Graduate education typically emphasizes experiments and papers, but along the way students routinely generate insights that could live on as patents, products, and startups. This talk is designed to help you view your own research through an inventor’s lens and understand how to move ideas along the university intellectual property (IP) pathway.

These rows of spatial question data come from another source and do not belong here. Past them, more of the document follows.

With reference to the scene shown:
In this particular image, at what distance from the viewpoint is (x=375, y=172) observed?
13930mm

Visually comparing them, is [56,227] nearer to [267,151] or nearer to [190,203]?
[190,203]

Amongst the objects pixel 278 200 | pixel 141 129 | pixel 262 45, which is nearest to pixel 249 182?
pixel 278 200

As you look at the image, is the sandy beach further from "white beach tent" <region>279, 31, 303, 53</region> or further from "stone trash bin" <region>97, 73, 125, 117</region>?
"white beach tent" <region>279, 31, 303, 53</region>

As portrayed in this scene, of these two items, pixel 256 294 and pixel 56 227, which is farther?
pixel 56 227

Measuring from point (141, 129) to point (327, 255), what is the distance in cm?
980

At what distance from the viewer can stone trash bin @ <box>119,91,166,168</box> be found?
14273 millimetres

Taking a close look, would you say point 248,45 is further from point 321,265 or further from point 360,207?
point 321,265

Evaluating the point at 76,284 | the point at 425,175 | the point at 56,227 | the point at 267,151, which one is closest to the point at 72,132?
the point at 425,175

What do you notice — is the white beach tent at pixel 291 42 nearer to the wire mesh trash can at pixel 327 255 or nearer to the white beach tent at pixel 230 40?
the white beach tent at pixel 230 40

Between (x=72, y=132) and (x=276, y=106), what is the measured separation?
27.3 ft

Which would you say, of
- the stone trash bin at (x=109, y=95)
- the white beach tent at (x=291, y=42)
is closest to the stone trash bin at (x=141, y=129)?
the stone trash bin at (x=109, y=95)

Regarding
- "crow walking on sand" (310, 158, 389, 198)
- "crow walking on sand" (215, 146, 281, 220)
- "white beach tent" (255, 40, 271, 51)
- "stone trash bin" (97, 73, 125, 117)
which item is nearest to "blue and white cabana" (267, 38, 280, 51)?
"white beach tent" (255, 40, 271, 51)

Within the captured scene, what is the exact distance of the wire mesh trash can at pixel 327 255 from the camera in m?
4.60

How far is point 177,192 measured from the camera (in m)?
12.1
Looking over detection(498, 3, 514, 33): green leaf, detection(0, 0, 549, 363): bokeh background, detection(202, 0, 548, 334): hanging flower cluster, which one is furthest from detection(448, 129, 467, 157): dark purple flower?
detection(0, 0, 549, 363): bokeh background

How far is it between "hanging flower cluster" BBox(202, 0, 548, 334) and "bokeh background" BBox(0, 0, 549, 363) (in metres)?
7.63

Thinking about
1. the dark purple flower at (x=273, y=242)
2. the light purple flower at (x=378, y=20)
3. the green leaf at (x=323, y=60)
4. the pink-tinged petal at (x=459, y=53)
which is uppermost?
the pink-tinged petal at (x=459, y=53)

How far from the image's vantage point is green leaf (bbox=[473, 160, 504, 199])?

At Colorado State University, a robust technology-transfer ecosystem has yielded hundreds of patents and more than 90 startups. Within that environment, graduate student and founder Lucas Loetscher will describe how his waste-to-energy research progressed from thesis work to patent protection and an active commercial venture.
 
The session will equip students with practical tools for developing IP in their own fields, clarify how IP-focused work differs from typical academic outputs, and illustrate how collaborative teams of scientists, engineers, business professionals, and tech-transfer staff move ideas from “big problem” to disclosure, protection, licensing, and startup formation. Students will leave with concrete strategies for recognizing “invention moments” in their research and engaging with university IP resources.
Portrait of man in blue shirt.

Biography

Lucas Loetscher
CEO, Fluent Renewables Inc.

Lucas Loetscher is the founder and CEO of Fluent Renewables Inc.; a Colorado State University spinout built around his master’s and Ph.D. research in Civil and Environmental Engineering. His work focuses on converting heterogeneous agricultural and municipal solid waste into renewable fuels and chemicals. He helped develop and patent a high-solids digestion platform (demonstrated at the 30,000-liter scale), in collaboration with NREL, a novel carboxylic acid extraction technology for renewable chemicals, and now leads Fluent’s effort to deliver a commercial-scale organics recovery and renewable natural gas project at Colorado’s largest composting facility. His work at CSU and Fluent has attracted competitive federal support, including funding from the U.S. Department of Energy’s ARPA-E program, and has fostered international collaborations with technology providers and bioenergy developers.